Le but de cet article est d’exposer mon désarroi et de reconnaître publiquement mon incompétence. Grâce à la Théorie des Cadres Relationnels (TCR), j’ai développé ma compréhension du fonctionnement du langage. Mais là, je sèche.

La chose est maintenant entendue, nous commençons à en savoir un rayon en matière de langage. La TCR a montré qu’il consiste en la mise en relation d’équivalence de stimuli de façon arbitraire. En clair, on prend n’importe quel stimulus, on l’associe avec n’importe quel autre, et en raison du processus de dérivation propre à l’être humain, les propriétés du premier se propagent au second, si bien que le second peut en quelques sortes remplacer le premier, le mot remplace la chose. Par exemple, le mot « chocolat » est mis en relation d’équivalence avec du chocolat. On aurait pu décider d’appeler ça du « lacocho », ça aurait tout aussi bien fait le job.

Concrètement, le mot est prononcé à plusieurs reprises après qu’on ait donné du chocolat à un enfant en bas âge par exemple, si bien qu’au bout d’un moment le mot « chocolat » suffit à déclencher des sourires et de l’excitation chez l’enfant. Par la suite, si on propose à l’enfant une « truffe » et qu’on lui dit qu’une truffe est meilleure que du chocolat, il s’attendra à aimer ça encore davantage, alors même qu’il n’en a jamais mangé. A l’inverse, on sait que nous évitons souvent de penser à des événements difficiles de notre histoire, ou encore d’en parler, alors même que nos pensées et les mots qui les constituent ne sont absolument pas dangereuses, contrairement à ces événements.

Bref, nous disposons maintenant de nombreuses preuves expérimentales de ces mécanismes qui constituent le langage, et même s’il reste des zones d’ombres et des choses que nous ne comprenons pas, globalement, nous connaissons les mécanismes principaux.

Mais, du coup ?

Malgré toutes ces connaissances, malgré les dizaines d’articles imbuvables que j’ai étudiés, décrivant des expériences de laboratoire toutes aussi austères les unes que les autres, malgré les heures passées à réfléchir à ces questions, malgré toutes les recherches que j’ai réalisées, je le confesse ici, je ne comprends pas pourquoi l’être humain francophone prononce les mots « du coup » à n’importe quel moment et de façon répétée. C’est un mystère. Ces mots échappent au modèle théorique.

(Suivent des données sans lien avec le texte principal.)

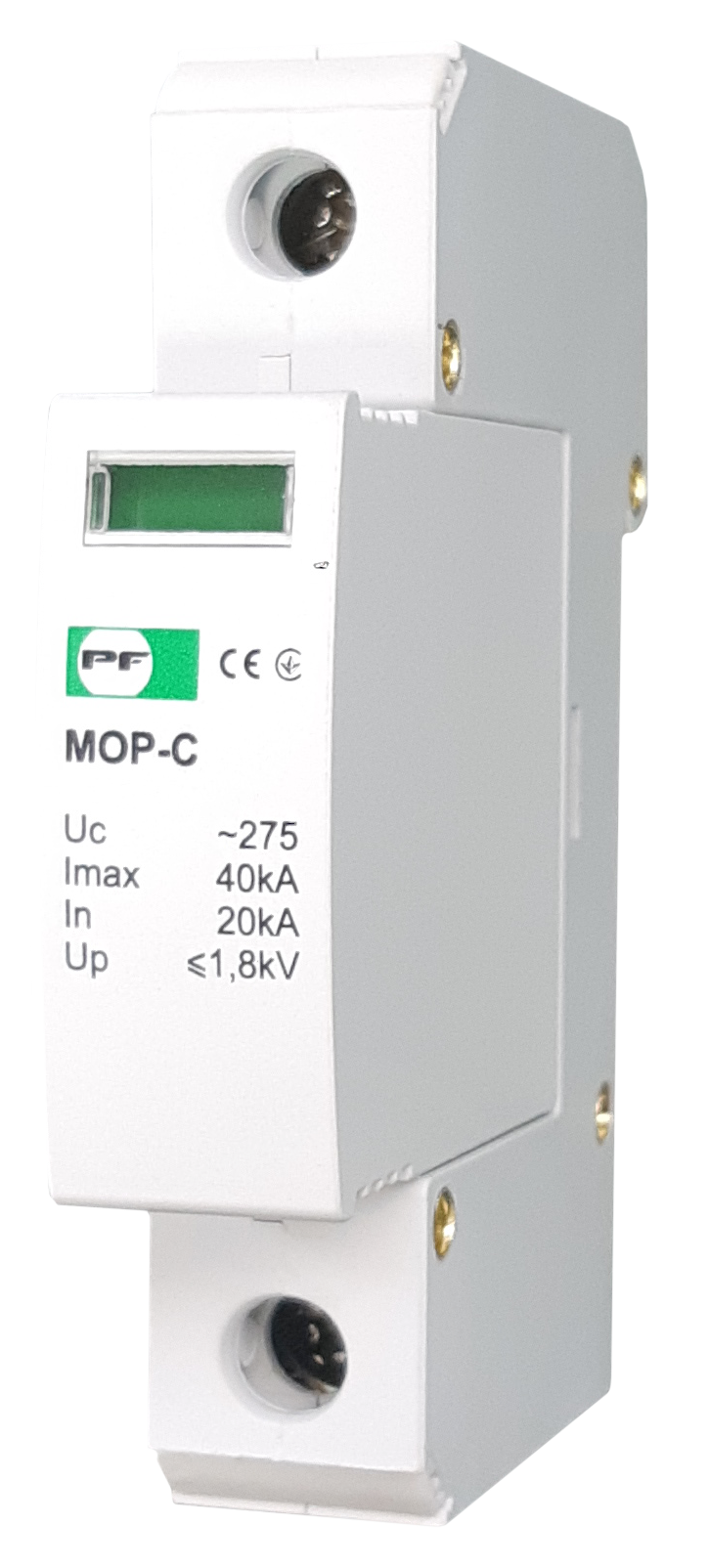 Surge protection devices MOP1-C275/20
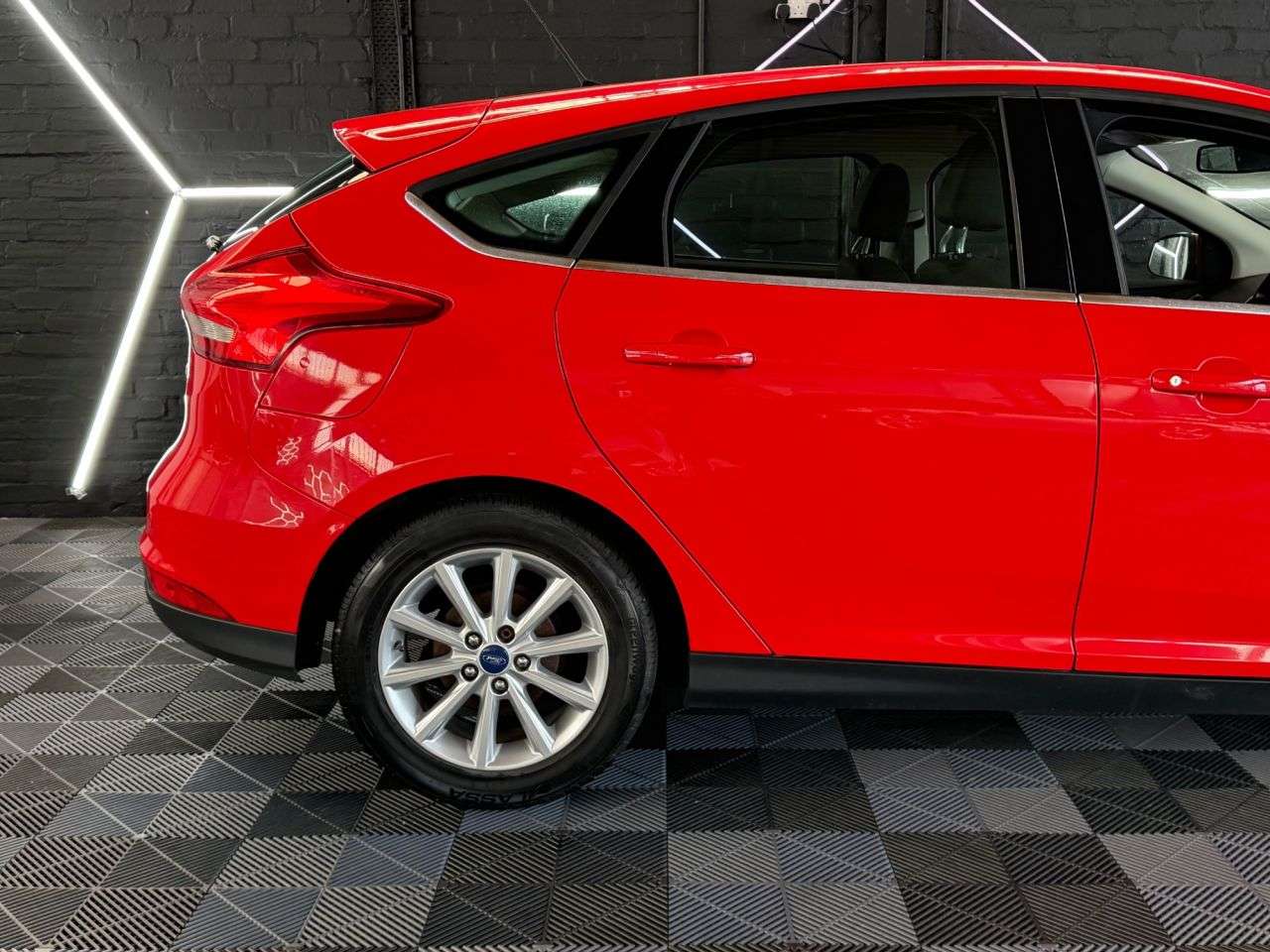 2014 FORD FOCUS 2014 FORD FOCUS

A la caisse du supermarché, la caissière me dit « Bonjour. Du coup ça fait 3 euros 50 ».

Un type de chez Engie frappe à ma porte, j’ouvre, il dit « Bonjour, du coup je suis Pierre Martin de chez Engie ».

J’arrive au salon de beauté, l’esthéticienne m’accueille et me dit « Alors du coup on va passer dans la cabine, veuillez me suivre du coup. »

Je ne comprends pas. Je ne comprends pas à quoi font référence ces « du coup ». Quel peut bien être le stimulus qui a été mis en relation d’équivalence avec « du coup » ? Quelles propriétés ont acquis ces « du coup » ? Quelle est la fonction des « du coup » ? Quid du contexte d’apparition de cette expression? Grâce à notre approche basée sur la philosophie pragmatique de William James, je devrais pouvoir trouver l’utilité de cette expression. Mais là y’a rien qui me vient. Je sèche complètement. Le néant.

Du coup, je me questionne sur l’utilité de notre modèle théorique. Voilà.